Materials and Methods: A dimeric cNGR peptide conjugated with 1,4,7,10-tetraazacyclododecane-N,N',N'',N'''-tetraacetic acid (DOTA) was synthesized and labeled with 68Ga. In vitro uptake and binding analyses of the 68Ga- DOTA-c(NGR)2 were performed in two ovarian tumor cell lines, ES2 and SKOV3, which had different CD13 expression patterns. An in vivo biodistribution study was performed in normal mice, and micro positron emission tomography (PET) imaging was conducted in nude mice bearing ES2 and SKOV3 tumors.

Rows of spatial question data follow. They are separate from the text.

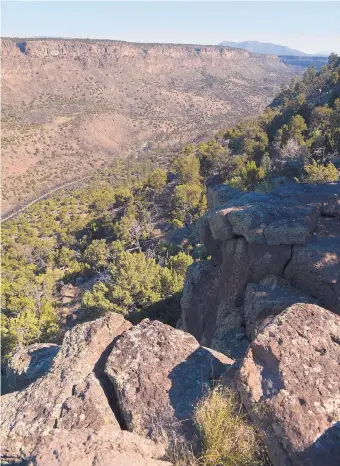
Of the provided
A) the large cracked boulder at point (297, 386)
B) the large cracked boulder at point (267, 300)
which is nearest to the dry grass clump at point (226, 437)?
the large cracked boulder at point (297, 386)

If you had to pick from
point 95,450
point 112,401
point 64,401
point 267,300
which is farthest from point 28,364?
point 267,300

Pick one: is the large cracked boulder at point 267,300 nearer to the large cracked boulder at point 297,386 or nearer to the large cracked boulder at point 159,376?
the large cracked boulder at point 159,376

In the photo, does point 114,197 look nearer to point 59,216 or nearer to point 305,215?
point 59,216

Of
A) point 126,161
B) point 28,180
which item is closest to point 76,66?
point 126,161

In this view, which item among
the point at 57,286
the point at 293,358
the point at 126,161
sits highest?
the point at 293,358

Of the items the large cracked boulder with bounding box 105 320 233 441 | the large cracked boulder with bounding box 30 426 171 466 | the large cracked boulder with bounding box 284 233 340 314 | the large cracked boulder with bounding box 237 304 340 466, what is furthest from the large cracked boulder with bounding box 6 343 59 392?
the large cracked boulder with bounding box 284 233 340 314

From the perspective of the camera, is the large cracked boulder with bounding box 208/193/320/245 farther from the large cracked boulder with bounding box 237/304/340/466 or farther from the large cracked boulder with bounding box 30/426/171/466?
the large cracked boulder with bounding box 30/426/171/466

Results: 68Ga-DOTA-c(NGR)2 was prepared with high radiochemical purity (>95%), and it was stable both in saline at room temperature and in bovine serum at 37°C for 3 h. In vitro studies showed that the uptake of 68Ga-DOTA-c(NGR)2 in ES2 cells was higher compared with SKOV3 cells, and such uptake could be blocked by the cold DOTA-c(NGR)2. Biodistribution studies demonstrated that 68Ga-DOTA-c(NGR)2 was rapidly cleared from blood and mainly excreted from the kidney. MicroPET imaging of ES2 tumor xenografts showed the focal uptake of 68Ga-DOTA-c(NGR)2 in tumors from 1 to 1.5 h post-injection. The high-contrast tumor visualization occurred at 1 h, corresponding to the highest tumor/background ratio of 10.30±0.26. The CD13-specific tumor targeting of the 68Ga-DOTA-c(NGR)2 was further supported by the reduced uptake of the probe in ES2 tumors by co-injection of the unlabeled cold peptide. In SKOV3 tumor models, the tumor was not obviously visible under the same imaging conditions.

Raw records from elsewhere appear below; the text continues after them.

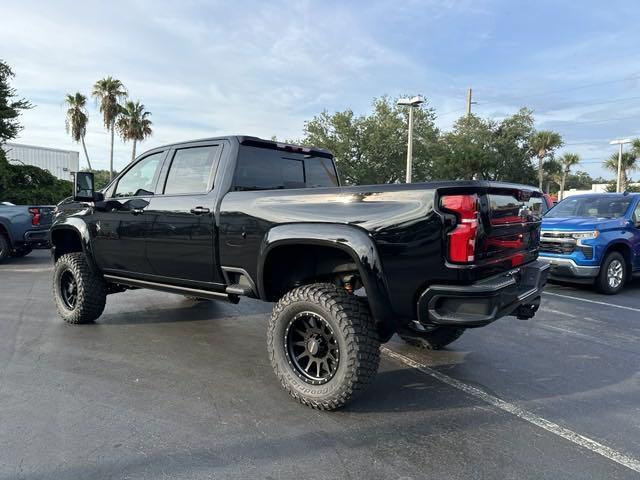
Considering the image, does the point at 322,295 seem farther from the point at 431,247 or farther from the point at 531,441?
the point at 531,441

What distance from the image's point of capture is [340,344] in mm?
3316

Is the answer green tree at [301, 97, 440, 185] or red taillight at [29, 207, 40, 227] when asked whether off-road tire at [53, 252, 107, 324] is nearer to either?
red taillight at [29, 207, 40, 227]

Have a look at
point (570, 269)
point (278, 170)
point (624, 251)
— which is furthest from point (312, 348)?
point (624, 251)

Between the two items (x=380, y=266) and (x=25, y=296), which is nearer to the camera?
(x=380, y=266)

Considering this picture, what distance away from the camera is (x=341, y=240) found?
3.26 meters

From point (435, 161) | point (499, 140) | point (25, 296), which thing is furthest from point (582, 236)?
point (499, 140)

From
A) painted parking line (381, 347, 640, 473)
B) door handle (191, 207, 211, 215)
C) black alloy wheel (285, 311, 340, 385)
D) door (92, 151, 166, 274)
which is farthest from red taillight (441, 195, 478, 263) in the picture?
door (92, 151, 166, 274)

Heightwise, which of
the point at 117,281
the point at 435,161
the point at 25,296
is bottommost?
the point at 25,296

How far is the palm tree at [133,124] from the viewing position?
37.5 metres

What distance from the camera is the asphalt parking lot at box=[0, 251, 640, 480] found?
107 inches

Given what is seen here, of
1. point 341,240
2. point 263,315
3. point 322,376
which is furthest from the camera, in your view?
point 263,315

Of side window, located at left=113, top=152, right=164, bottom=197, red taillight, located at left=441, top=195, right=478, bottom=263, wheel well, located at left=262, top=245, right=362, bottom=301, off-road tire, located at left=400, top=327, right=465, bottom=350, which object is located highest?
side window, located at left=113, top=152, right=164, bottom=197

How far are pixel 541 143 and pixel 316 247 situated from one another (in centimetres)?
3805

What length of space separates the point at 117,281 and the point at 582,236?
6.86 m
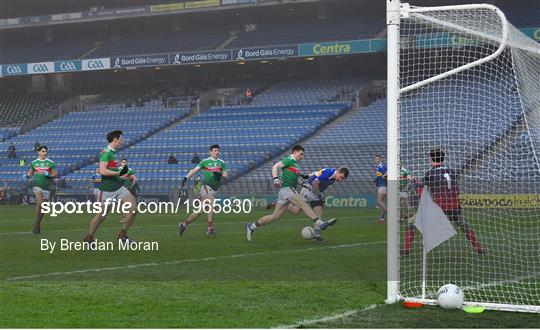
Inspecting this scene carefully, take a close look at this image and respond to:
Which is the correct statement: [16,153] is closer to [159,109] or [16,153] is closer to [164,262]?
[159,109]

Conclusions: 68Ga-DOTA-c(NGR)2 was easily synthesized, and it showed favorable CD13-specific targeting ability by in vitro data and microPET imaging with ovarian cancer xenografts. Collectively, 68Ga-DOTA-c(NGR)2 might be a potential PET imaging probe for non-invasive evaluation of the CD13 receptor expression in tumors.

Keywords: Tumor angiogenesis, NGR peptide, CD13, microPET imaging, 68Ga labeling


Aminopeptidase N, also known as cluster of differentiation 13 (CD13), is a zinc-dependent membrane-bound exopeptidase that is usually up-regulated on the endothelium of tumor neovasculature and in various solid cancers, including melanoma, prostate, ovarian, lung and breast cancer [1-4]. CD13 is a key regulator involved in angiogenesis and tumor progression, and it is also a key binding receptor for peptides containing the asparagine-glycine-arginine (NGR) sequence [5-7]. In recent years, NGR peptide-based imaging studies have become an intriguing approach in CD13-targeting diagnosis and therapy of cancer.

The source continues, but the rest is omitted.